No atual ciclo de promoção a “The Witcher” não houve ainda grandes clarificações. O elenco, por um lado, admitiu que só soube da saída de Cavill quando tinham acabado de gravar a terceira temporada e que foi a Hissrich e não o ator a transmitir essa informação. Já a equipa de produção garantiu que a transição entre o britânico e Hemsworth vai ser “perfeita” e que estão a trabalhar numa forma da mudança fazer sentido a nível narrativo.
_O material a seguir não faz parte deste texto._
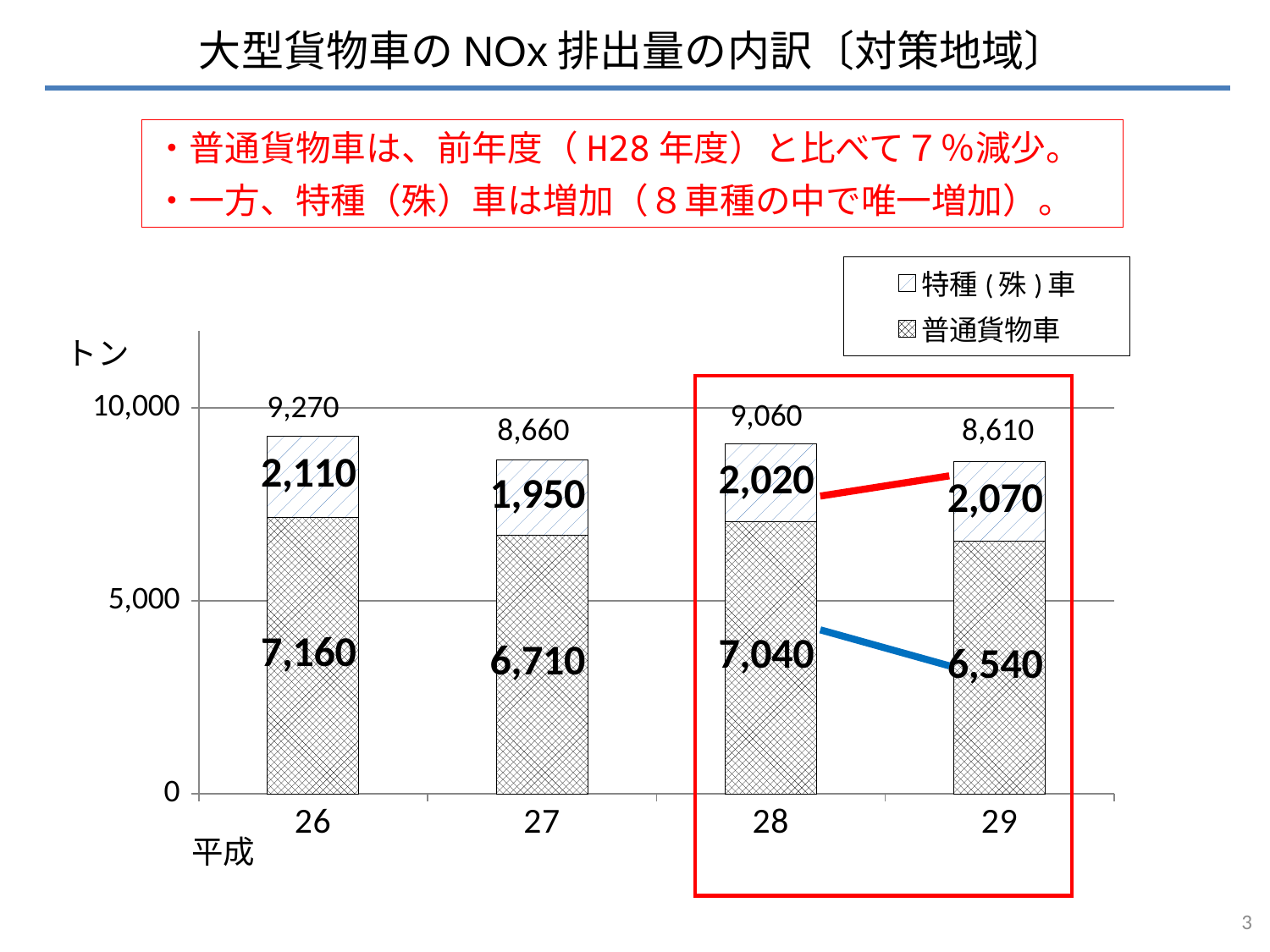
What kind of chart is shown? stacked bar chart What unit is shown on the y axis? トン Which is larger, the 特種(殊)車 value for 平成28 or for 平成29? 平成29 How many years are shown on the x axis? 4 How many series does the legend list? 2 What is the difference between the 普通貨物車 values for 平成28 and 平成29? 500 What is the value for 特種(殊)車 in 平成26? 2,110 Which year has the lowest value for 普通貨物車? 平成29 What is the value for 普通貨物車 in 平成29? 6,540 Is the total for 平成27 greater or less than 10,000? less Which year has the highest total NOx emissions? 平成26 What is the total of the stacked bar for 平成28? 9,060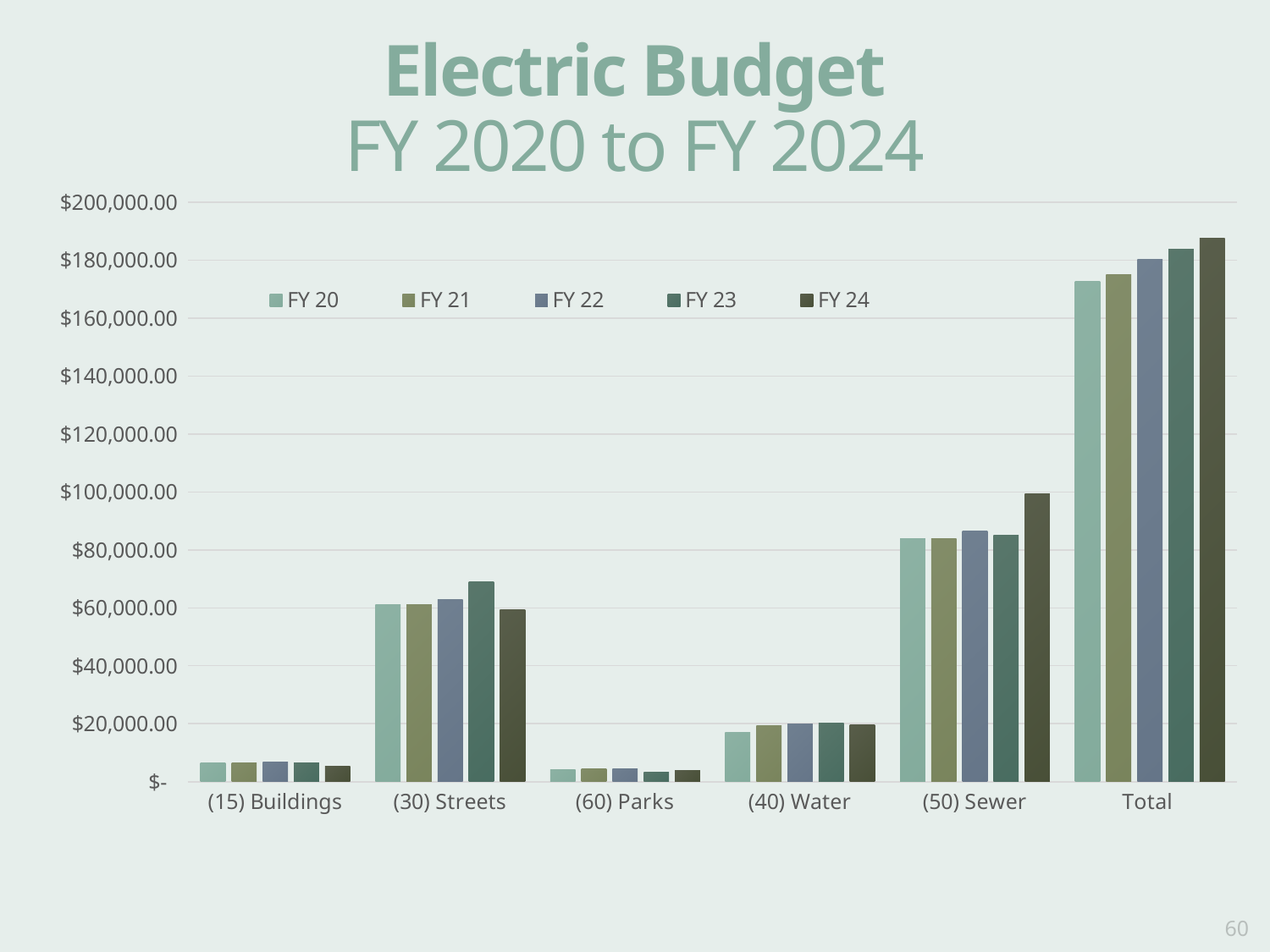
Do the Total values rise or fall from FY 20 to FY 24? rise How many categories are shown on the x axis? 6 Is the FY 24 value for (50) Sewer greater or less than $80,000.00? greater Is the FY 24 value for Total greater or less than $180,000.00? greater Which category has the lowest FY 23 value? (60) Parks How many series does the legend list? 5 Is the FY 20 value for (40) Water greater or less than $20,000.00? less Excluding Total, which category has the highest FY 24 value? (50) Sewer What kind of chart is shown on the slide? Bar chart For (30) Streets, which is larger: the FY 23 value or the FY 24 value? FY 23 Which category has the highest FY 24 value? Total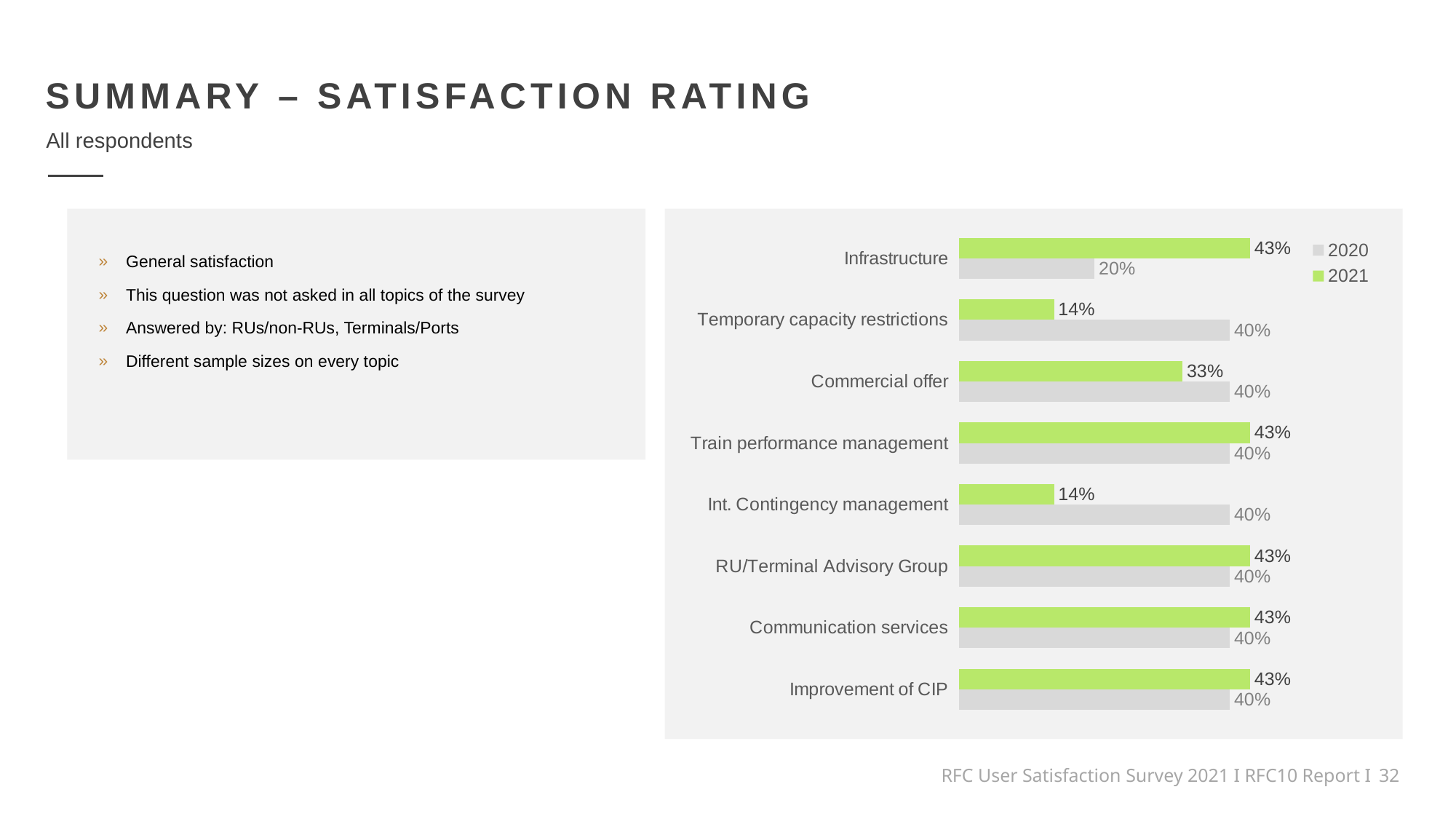
Which is larger for Commercial offer, the 2020 value or the 2021 value? 2020 What is the difference between the 2020 and 2021 values for Temporary capacity restrictions? 26% Which category has the lowest 2020 value? Infrastructure What is the 2020 value for Infrastructure? 20% What kind of chart is shown on the slide? Bar chart What is the 2021 value for Commercial offer? 33% What is the 2020 value for Int. Contingency management? 40% What is the difference between the 2021 and 2020 values for Infrastructure? 23% How many categories are shown in the chart? 8 What is the 2021 value for Temporary capacity restrictions? 14% What is the 2021 value for Infrastructure? 43% How many series does the legend list? 2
Um dos responsáveis, Steve Gaub, comparou este caso com a rotação de atores que ocorreu ao longo dos anos em sagas como a “James Bond”, “Homem-Aranha” ou “Doctor Who”.
“Henry deu-nos três temporadas incríveis como Geralt, mas há tantas sagas que já tiveram protagonistas muito fortes e eventualmente, seja por razões pessoais ou mesmo pela passagem do tempo, o ator muda”, afirmou à RadioTimes. A grande incógnita de momento é perceber como essa transição ocorrerá. Nos exemplos citados por Gaub, a mudança de ator não ocorreu na mesma linha temporal narrativa. Ou, no caso de “Doctor Who”, há uma razão lógica na história para o protagonista tornar-se noutra pessoa — é um extraterrestre que apenas assume um corpo humano e que, quando este se degrada, transforma-se noutro.
Será curioso entender como a Netflix descalça esta bota, já que não há saltos temporais de maior na história apresentada nos livros que servem de base a “The Witcher”. Não há multiversos nem vários personagens chamados Geralt de Rivia para justificar o aparecimento de uma pessoa diferente. É por isso, que tanto fãs como críticos têm mostrado algum ceticismo relativamente ao futuro com Hemsworth.
Quanto a Henry Cavill, apesar da saída amarga, o ator já tem com que se entreter. Pouco após deixar “The Witcher” e “Super-Homem”, foi anunciado que o britânico com tanto de nerd quanto de imponência física vai dedicar-se a outro universo de fantasia. Cavill vai produzir e protagonizar uma série passada no universo de “Warhammer 40k”, o mais popular jogo de miniatura do mundo. Trata-se de um franchise com dezenas de vídeojogos e livros, milhares de figuras e uma história vertiginosamente complexa que se passa num futuro distópico com uma guerra perpétua entre várias raças espaciais.
“Durante 30 anos sonhei ver o universo de Warhammer realizado. Agora, com 22 anos de experiência nesta indústria, sinto que tenho finalmente as capacidades para materializá-lo”, afirmou. A série vai também ser produzida numa nova casa para o ator, a Amazon.